RAW RECORDS:
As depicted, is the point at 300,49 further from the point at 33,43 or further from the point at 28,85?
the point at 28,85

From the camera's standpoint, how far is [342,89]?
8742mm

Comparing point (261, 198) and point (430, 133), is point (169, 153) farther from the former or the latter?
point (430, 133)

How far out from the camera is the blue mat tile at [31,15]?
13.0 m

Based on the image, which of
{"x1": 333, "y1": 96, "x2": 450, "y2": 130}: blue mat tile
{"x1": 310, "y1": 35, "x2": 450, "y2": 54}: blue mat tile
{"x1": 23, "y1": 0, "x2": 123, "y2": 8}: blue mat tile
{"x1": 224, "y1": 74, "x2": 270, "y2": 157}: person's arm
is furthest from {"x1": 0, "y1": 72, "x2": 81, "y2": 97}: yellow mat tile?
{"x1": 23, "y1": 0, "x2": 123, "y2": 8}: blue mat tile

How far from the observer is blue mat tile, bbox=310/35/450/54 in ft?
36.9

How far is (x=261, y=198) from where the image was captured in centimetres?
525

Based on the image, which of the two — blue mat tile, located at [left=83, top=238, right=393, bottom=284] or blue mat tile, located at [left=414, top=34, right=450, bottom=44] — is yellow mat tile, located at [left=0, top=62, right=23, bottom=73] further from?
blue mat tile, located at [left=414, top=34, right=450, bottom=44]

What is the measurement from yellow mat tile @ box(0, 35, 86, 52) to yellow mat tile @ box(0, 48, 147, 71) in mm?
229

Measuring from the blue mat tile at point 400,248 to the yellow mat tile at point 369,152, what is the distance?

WORK TO BE COMPLETED:
Reproduce all of the material above verbatim, from the first line to the last.

ANSWER TO THE TASK:
As depicted, is the point at 300,49 further from the point at 33,43 or further from the point at 28,85?
the point at 28,85

From the camera's standpoint, how far is [342,89]?
8742mm

Comparing point (261, 198) and point (430, 133), is point (169, 153) farther from the former or the latter?
point (430, 133)

How far out from the camera is the blue mat tile at [31,15]?
13.0 m

Based on the image, which of
{"x1": 333, "y1": 96, "x2": 450, "y2": 130}: blue mat tile
{"x1": 310, "y1": 35, "x2": 450, "y2": 54}: blue mat tile
{"x1": 23, "y1": 0, "x2": 123, "y2": 8}: blue mat tile
{"x1": 224, "y1": 74, "x2": 270, "y2": 157}: person's arm
is furthest from {"x1": 0, "y1": 72, "x2": 81, "y2": 97}: yellow mat tile?
{"x1": 23, "y1": 0, "x2": 123, "y2": 8}: blue mat tile

How far from the observer is blue mat tile, bbox=310/35/450/54 in ft?
36.9

How far is (x=261, y=198) from where the image was captured in centimetres?
525

Based on the image, which of the two — blue mat tile, located at [left=83, top=238, right=393, bottom=284] or blue mat tile, located at [left=414, top=34, right=450, bottom=44] — is yellow mat tile, located at [left=0, top=62, right=23, bottom=73] further from?
blue mat tile, located at [left=414, top=34, right=450, bottom=44]

What is the measurement from yellow mat tile @ box(0, 35, 86, 52) to yellow mat tile @ box(0, 48, 147, 71) in mm?
229

Measuring from the blue mat tile at point 400,248 to the yellow mat tile at point 369,152, what is the distance?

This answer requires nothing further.